To: Knighty Tin who wrote (23889)10/23/1997 9:40:00 PM
From: Thomas M.  Read Replies (1) | Respond to of 132070
 
But aren't they goosing it now? Money supply is growing pretty rapidly, isn't it?

Tom



To: Knighty Tin who wrote (23889)10/24/1997 9:26:00 AM
From: yard_man  Respond to of 132070
 
I concur with your assessment of the electric utility industry from my own experience as a regulator. I've seen the "coming competition" used time after time by the electric utilities filing for rate cases in our state as an excuse to raise prices now. These folks just don't get it.

I've also heard warnings from the electric utilities that the "coming competition" has the industry spooked and the proper investments in baseload capacity are not being made due to the fears -- I take that as a contrary indicator. Right now there is much excess capacity or there wouldn't be such a broad-based push for "competition" or re-regulation in the first place.

If state commissions had taken their jobs seriously and really regulated these companies right in the first place -- there wouldn't be so much fat to be had! Here's hoping that the new situation really produces competition and doesn't plunge us into the situation we now have with providers of telco service --- How many more years will it take us to get to the point where we can truly compare the offerings of the companies on an "apples to apples" basis.

Shame on the FCC. Shame on the state regulators.
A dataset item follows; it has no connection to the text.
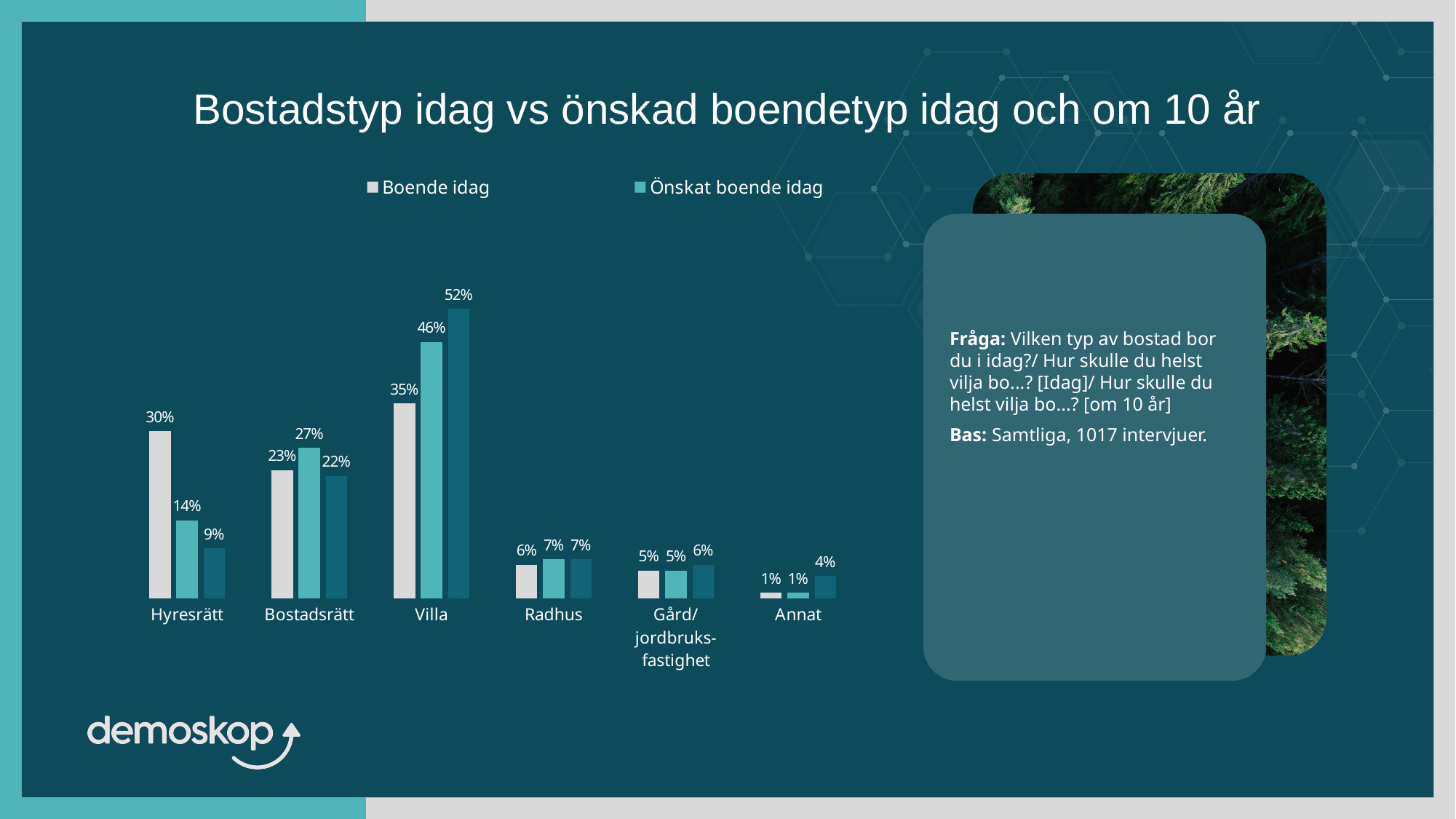
What is the difference between the Boende idag and Önskat boende idag values for Hyresrätt? 16% What is the difference between the Önskat boende idag and Boende idag values for Villa? 11% Which category has the highest value in the Boende idag series? Villa What is the value for Radhus in the Boende idag series? 6% What is the value for Villa in the Boende idag series? 35% What is the value for Bostadsrätt in the Önskat boende idag series? 27% Which is larger for Bostadsrätt: the Boende idag value or the Önskat boende idag value? Önskat boende idag How many categories are shown on the x axis? 6 What is the title of the chart? Bostadstyp idag vs önskad boendetyp idag och om 10 år Which category has the lowest value in the Önskat boende idag series? Annat What kind of chart is shown on the slide? Bar chart What is the value for Hyresrätt in the Önskat boende idag series? 14%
I recently went through a 6 month ordeal trying to get my long distance provider to simply bill me according to the tariff of the plan that I signed up for. Finally I gave up and had them switch me to another plan they could bill correctly (I hope). (I got hundreds of dollars of credits, but who knows whether I came out ahead with all the time I spent talking to these people -- their first response is usually, "what is it you don't understand?")

This $%^# should be easy with computers, right? You want to talk about net negative return on IT, let's talk about public utilities.